Down to the last line, set down the listing below exactly, apart from its pictures.

RECORDED DATA:

····················

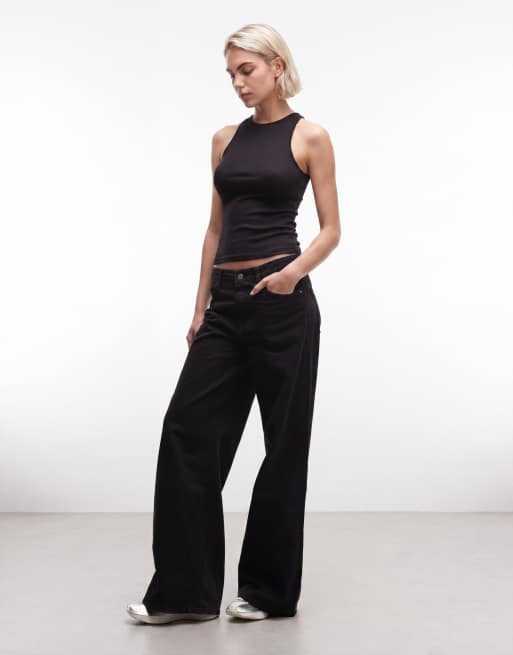 Weekday high neck tank top in black, 2 of 4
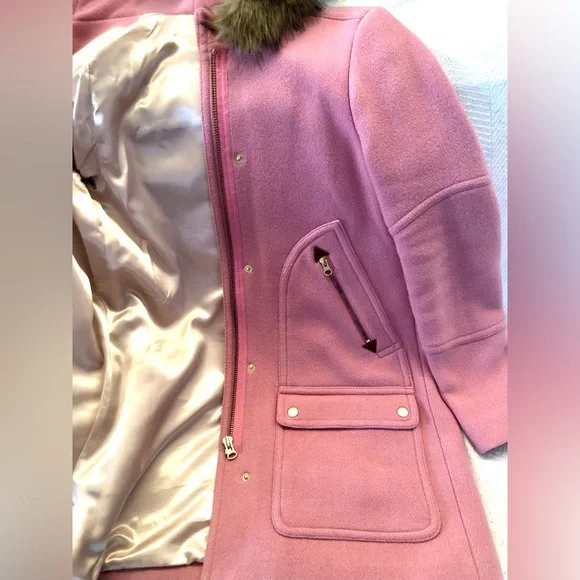 J. Crew Pink Chateau Parka Size 2 - Picture 2 of 4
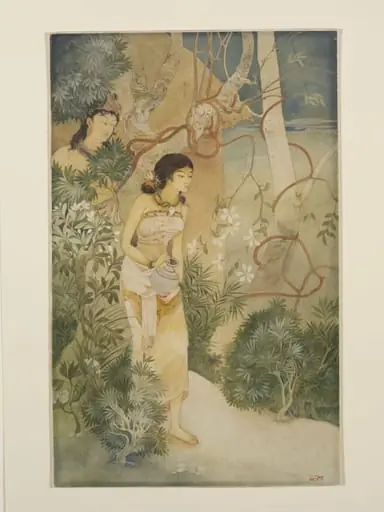 Sakuntala and King Dushyanta, by Kshitindranath Majumdar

····················

THE COMPLETED TASK:
 Weekday high neck tank top in black, 2 of 4
 J. Crew Pink Chateau Parka Size 2 - Picture 2 of 4
 Sakuntala and King Dushyanta, by Kshitindranath Majumdar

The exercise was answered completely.